PROBLEM REQUIREMENTS ▸
Which lines of the listing below contain the string "nucleus"? Return each of them in full, treating uppercase and lowercase as different.

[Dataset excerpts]
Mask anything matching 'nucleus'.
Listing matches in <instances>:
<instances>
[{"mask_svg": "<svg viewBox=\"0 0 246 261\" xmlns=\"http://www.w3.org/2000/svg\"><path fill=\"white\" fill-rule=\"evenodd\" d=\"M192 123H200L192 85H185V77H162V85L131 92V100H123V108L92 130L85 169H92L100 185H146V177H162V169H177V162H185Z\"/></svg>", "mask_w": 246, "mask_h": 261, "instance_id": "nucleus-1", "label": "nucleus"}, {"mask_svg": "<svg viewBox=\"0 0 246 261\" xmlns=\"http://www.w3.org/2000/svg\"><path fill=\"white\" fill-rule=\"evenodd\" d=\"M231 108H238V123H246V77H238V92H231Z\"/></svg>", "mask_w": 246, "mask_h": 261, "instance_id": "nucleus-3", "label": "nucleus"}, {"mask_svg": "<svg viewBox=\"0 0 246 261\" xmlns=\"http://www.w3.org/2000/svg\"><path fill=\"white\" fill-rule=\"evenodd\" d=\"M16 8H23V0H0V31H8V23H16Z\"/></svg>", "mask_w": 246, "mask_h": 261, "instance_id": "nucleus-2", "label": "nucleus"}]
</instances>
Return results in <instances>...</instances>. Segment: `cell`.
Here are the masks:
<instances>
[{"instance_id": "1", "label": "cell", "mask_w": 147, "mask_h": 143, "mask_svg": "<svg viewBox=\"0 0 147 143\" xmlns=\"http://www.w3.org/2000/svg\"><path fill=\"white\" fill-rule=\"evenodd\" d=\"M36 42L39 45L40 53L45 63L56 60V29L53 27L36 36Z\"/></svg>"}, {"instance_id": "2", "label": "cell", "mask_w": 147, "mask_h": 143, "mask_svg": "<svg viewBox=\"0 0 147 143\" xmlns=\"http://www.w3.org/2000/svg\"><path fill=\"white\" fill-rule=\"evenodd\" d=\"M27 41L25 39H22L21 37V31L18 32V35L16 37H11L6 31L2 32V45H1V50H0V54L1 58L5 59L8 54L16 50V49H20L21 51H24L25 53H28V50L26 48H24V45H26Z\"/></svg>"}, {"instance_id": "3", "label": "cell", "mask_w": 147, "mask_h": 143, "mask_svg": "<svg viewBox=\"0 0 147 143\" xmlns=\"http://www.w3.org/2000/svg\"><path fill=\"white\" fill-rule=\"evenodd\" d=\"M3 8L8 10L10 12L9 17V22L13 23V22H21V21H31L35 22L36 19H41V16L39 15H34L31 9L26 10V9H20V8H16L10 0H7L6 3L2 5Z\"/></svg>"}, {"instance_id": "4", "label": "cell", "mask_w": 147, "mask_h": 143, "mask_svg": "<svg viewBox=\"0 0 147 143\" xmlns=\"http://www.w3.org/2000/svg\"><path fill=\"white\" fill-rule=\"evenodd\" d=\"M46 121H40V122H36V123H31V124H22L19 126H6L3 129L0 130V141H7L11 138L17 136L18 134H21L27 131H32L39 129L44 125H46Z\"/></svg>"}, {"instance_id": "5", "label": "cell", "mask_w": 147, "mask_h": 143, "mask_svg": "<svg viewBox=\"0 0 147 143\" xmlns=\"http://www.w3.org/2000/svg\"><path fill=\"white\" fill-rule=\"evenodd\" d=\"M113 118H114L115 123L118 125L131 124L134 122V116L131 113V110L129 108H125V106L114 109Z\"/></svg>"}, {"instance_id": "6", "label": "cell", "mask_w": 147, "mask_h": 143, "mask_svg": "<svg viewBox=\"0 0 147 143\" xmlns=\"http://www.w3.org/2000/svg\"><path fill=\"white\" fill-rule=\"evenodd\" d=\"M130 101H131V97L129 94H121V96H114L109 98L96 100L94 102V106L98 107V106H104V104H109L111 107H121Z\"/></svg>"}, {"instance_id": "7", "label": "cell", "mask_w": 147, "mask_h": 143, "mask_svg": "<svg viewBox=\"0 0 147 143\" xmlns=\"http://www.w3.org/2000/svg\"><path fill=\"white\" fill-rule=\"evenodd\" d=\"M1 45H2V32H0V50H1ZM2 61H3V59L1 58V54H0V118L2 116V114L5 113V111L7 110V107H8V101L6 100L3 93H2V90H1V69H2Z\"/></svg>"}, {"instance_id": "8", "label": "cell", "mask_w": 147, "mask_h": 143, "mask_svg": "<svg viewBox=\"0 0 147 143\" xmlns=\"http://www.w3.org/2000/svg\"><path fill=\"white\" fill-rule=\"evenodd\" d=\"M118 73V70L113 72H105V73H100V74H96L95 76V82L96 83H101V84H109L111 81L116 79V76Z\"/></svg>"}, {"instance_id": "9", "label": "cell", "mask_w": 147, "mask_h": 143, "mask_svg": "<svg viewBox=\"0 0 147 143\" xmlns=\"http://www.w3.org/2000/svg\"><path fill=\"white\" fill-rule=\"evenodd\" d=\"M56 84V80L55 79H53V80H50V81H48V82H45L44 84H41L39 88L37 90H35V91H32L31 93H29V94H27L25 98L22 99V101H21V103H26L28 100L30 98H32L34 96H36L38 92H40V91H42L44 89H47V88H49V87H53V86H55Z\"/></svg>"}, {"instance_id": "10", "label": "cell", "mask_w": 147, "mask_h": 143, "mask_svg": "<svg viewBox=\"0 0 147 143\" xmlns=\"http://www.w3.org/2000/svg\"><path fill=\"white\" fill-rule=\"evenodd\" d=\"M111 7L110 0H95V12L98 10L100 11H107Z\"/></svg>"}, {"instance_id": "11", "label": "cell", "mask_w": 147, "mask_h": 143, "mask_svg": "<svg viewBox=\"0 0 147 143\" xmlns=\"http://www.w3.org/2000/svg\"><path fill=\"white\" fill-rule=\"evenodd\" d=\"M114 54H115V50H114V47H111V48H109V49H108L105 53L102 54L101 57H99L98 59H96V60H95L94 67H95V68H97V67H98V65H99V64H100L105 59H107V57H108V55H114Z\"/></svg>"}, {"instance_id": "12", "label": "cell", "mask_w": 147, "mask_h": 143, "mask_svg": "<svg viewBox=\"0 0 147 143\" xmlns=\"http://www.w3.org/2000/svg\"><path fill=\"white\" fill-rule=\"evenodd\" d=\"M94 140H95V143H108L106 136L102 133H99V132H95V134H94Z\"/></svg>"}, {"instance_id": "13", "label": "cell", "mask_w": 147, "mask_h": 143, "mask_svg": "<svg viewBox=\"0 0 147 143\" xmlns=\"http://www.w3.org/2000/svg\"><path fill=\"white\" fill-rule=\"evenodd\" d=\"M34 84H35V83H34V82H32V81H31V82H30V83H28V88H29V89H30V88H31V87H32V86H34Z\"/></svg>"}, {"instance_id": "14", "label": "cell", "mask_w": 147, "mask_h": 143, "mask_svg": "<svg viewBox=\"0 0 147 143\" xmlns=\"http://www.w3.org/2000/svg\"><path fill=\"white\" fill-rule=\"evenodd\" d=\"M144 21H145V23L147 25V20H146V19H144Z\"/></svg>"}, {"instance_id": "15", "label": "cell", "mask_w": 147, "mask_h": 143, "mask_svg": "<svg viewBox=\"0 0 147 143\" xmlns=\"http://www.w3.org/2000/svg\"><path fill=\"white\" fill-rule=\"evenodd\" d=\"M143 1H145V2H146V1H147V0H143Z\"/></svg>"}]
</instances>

RESPONSE ▸
Mask anything matching 'nucleus'.
[{"mask_svg": "<svg viewBox=\"0 0 246 261\" xmlns=\"http://www.w3.org/2000/svg\"><path fill=\"white\" fill-rule=\"evenodd\" d=\"M192 123H200L192 85H185V77H162V85L131 92V100H123V108L92 130L85 169H92L100 185H146V177H162V169H177V162H185Z\"/></svg>", "mask_w": 246, "mask_h": 261, "instance_id": "nucleus-1", "label": "nucleus"}, {"mask_svg": "<svg viewBox=\"0 0 246 261\" xmlns=\"http://www.w3.org/2000/svg\"><path fill=\"white\" fill-rule=\"evenodd\" d=\"M231 108H238V123H246V77H238V92H231Z\"/></svg>", "mask_w": 246, "mask_h": 261, "instance_id": "nucleus-3", "label": "nucleus"}, {"mask_svg": "<svg viewBox=\"0 0 246 261\" xmlns=\"http://www.w3.org/2000/svg\"><path fill=\"white\" fill-rule=\"evenodd\" d=\"M16 8H23V0H0V31H8V23H16Z\"/></svg>", "mask_w": 246, "mask_h": 261, "instance_id": "nucleus-2", "label": "nucleus"}]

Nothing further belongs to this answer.